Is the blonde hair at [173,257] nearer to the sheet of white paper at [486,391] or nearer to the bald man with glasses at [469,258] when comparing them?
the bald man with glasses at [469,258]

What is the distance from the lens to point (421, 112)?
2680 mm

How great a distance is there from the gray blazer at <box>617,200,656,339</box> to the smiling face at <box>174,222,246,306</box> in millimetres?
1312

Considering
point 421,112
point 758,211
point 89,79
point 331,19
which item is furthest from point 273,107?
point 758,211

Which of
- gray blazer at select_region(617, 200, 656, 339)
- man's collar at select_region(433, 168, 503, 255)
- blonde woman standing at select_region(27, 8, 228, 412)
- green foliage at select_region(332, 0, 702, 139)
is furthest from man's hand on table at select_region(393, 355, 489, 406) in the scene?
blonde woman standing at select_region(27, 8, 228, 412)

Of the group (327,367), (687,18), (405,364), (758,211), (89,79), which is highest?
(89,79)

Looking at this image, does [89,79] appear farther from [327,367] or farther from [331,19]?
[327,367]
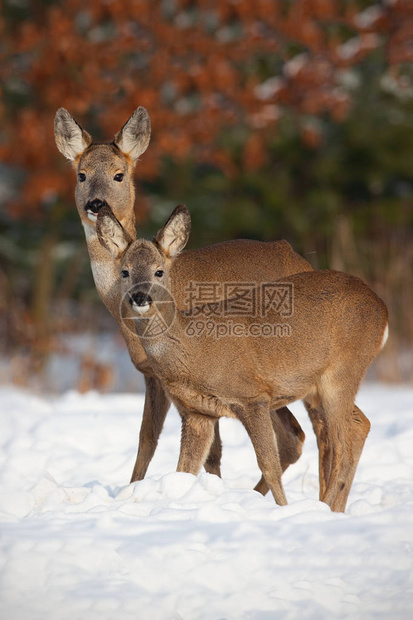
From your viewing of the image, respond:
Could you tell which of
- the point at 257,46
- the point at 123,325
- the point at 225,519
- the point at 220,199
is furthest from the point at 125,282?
the point at 220,199

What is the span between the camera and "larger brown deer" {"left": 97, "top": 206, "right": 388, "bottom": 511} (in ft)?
17.9

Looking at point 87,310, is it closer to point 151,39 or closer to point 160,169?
point 160,169

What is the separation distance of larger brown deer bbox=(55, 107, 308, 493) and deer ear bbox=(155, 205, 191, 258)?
11.5 inches

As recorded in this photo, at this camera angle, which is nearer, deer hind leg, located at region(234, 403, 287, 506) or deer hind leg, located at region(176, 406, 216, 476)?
deer hind leg, located at region(234, 403, 287, 506)

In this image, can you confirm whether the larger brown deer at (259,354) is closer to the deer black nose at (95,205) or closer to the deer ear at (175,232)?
the deer ear at (175,232)

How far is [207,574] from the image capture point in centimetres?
401

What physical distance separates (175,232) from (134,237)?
613mm

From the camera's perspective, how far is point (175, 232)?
566cm

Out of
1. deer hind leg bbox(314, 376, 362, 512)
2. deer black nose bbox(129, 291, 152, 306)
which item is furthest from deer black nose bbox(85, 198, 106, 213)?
deer hind leg bbox(314, 376, 362, 512)

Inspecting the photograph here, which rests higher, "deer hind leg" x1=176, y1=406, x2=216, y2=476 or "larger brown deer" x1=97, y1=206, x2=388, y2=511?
"larger brown deer" x1=97, y1=206, x2=388, y2=511

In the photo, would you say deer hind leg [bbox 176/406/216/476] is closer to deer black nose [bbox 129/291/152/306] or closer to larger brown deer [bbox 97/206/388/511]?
larger brown deer [bbox 97/206/388/511]

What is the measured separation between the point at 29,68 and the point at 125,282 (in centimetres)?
875

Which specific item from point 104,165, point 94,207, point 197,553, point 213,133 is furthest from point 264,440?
point 213,133

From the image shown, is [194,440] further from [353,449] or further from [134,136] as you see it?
[134,136]
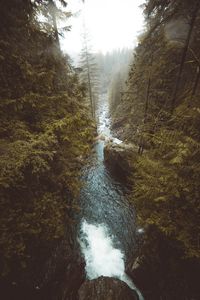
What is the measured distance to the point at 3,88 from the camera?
5086 millimetres

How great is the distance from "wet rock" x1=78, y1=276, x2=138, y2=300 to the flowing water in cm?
101

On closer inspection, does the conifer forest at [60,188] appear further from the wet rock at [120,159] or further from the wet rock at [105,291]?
the wet rock at [120,159]

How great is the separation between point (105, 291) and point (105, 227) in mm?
4623

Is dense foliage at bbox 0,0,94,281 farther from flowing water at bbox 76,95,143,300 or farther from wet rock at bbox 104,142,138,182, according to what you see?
wet rock at bbox 104,142,138,182

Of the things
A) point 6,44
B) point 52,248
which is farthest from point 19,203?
point 6,44

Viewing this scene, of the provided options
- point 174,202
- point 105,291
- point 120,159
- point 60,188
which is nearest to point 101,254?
point 105,291

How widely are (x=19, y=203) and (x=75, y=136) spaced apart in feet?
11.8

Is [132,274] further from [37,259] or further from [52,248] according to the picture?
[37,259]

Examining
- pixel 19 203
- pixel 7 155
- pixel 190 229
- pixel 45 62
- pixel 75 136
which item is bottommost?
pixel 190 229

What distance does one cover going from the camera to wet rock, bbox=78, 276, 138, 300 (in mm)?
5840

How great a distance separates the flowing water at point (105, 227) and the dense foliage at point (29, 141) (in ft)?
13.2

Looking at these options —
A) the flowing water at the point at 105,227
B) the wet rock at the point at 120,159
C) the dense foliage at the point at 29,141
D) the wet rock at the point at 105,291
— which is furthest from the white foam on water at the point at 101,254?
the wet rock at the point at 120,159

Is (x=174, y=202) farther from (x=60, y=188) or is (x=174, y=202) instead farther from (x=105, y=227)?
(x=105, y=227)

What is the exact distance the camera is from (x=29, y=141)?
4.93 m
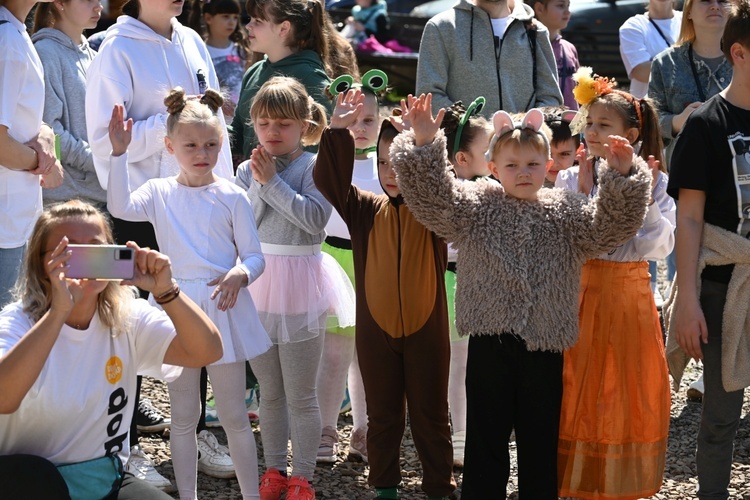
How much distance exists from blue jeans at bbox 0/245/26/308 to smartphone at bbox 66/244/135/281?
111 cm

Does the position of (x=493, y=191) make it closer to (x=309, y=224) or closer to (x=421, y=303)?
(x=421, y=303)

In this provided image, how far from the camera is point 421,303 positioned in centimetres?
403

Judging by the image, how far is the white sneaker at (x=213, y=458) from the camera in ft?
15.1

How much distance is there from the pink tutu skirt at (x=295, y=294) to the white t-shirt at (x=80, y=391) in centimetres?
103

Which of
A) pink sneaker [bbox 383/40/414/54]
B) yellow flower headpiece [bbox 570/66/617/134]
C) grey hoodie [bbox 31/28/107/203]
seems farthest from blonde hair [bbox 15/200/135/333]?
pink sneaker [bbox 383/40/414/54]

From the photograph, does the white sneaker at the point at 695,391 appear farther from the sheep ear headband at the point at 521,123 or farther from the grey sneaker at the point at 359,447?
the sheep ear headband at the point at 521,123

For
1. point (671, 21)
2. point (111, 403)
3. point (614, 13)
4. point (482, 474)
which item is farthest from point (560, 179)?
point (614, 13)

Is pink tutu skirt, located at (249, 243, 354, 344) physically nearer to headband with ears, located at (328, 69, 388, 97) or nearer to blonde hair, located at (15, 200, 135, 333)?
headband with ears, located at (328, 69, 388, 97)

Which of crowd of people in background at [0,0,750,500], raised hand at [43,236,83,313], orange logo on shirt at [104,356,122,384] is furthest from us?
crowd of people in background at [0,0,750,500]

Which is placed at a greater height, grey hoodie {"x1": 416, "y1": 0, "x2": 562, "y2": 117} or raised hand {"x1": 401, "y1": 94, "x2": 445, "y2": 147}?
grey hoodie {"x1": 416, "y1": 0, "x2": 562, "y2": 117}

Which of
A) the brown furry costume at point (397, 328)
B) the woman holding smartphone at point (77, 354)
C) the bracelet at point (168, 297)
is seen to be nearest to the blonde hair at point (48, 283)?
the woman holding smartphone at point (77, 354)

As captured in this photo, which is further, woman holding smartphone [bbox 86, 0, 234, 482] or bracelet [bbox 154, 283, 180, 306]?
woman holding smartphone [bbox 86, 0, 234, 482]

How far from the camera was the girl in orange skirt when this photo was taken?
155 inches

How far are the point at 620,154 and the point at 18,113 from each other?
7.15ft
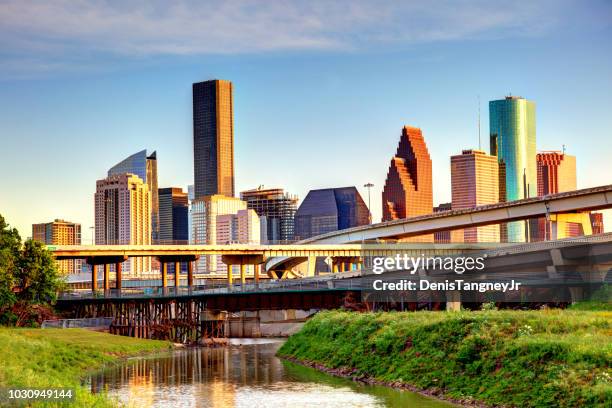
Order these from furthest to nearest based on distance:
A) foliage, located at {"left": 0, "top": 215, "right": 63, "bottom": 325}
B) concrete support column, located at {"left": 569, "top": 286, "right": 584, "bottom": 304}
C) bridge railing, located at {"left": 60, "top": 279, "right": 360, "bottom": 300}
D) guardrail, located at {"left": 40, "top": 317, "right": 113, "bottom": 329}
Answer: bridge railing, located at {"left": 60, "top": 279, "right": 360, "bottom": 300}
guardrail, located at {"left": 40, "top": 317, "right": 113, "bottom": 329}
foliage, located at {"left": 0, "top": 215, "right": 63, "bottom": 325}
concrete support column, located at {"left": 569, "top": 286, "right": 584, "bottom": 304}

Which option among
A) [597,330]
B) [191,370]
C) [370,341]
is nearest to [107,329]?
[191,370]

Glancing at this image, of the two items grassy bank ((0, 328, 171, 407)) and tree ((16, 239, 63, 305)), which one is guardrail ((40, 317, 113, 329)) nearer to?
tree ((16, 239, 63, 305))

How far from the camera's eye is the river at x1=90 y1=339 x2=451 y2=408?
54406mm

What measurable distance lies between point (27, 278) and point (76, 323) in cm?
830

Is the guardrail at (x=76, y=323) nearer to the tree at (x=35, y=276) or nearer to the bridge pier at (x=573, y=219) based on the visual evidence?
the tree at (x=35, y=276)

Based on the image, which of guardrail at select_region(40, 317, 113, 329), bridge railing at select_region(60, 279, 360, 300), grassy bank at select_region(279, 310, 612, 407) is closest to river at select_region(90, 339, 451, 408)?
grassy bank at select_region(279, 310, 612, 407)

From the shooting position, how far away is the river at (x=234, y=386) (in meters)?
54.4

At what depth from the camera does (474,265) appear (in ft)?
307

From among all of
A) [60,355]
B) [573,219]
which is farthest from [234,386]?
[573,219]

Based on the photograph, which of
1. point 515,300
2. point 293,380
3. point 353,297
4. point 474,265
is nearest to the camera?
point 293,380

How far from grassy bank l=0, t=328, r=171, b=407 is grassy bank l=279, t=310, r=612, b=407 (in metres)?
18.0

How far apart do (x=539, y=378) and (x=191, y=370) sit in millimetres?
34537

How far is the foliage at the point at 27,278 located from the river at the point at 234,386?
67.5ft

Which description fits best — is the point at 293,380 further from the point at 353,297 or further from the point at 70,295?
the point at 70,295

What you need to do: Reproduce verbatim the stretch of the records from the line containing "How far from grassy" through the end of the records, both ends included.

Output of the task:
How far from grassy bank l=0, t=328, r=171, b=407 is grassy bank l=279, t=310, r=612, b=407 (in metres)?
18.0

How far apart do (x=539, y=378) and (x=191, y=370) sit in millimetres?
34537

How far is the foliage at the point at 27,278 located from the river at the point at 234,386?
67.5ft

Which description fits best — is the point at 293,380 further from the point at 353,297 or further from the point at 70,295?
the point at 70,295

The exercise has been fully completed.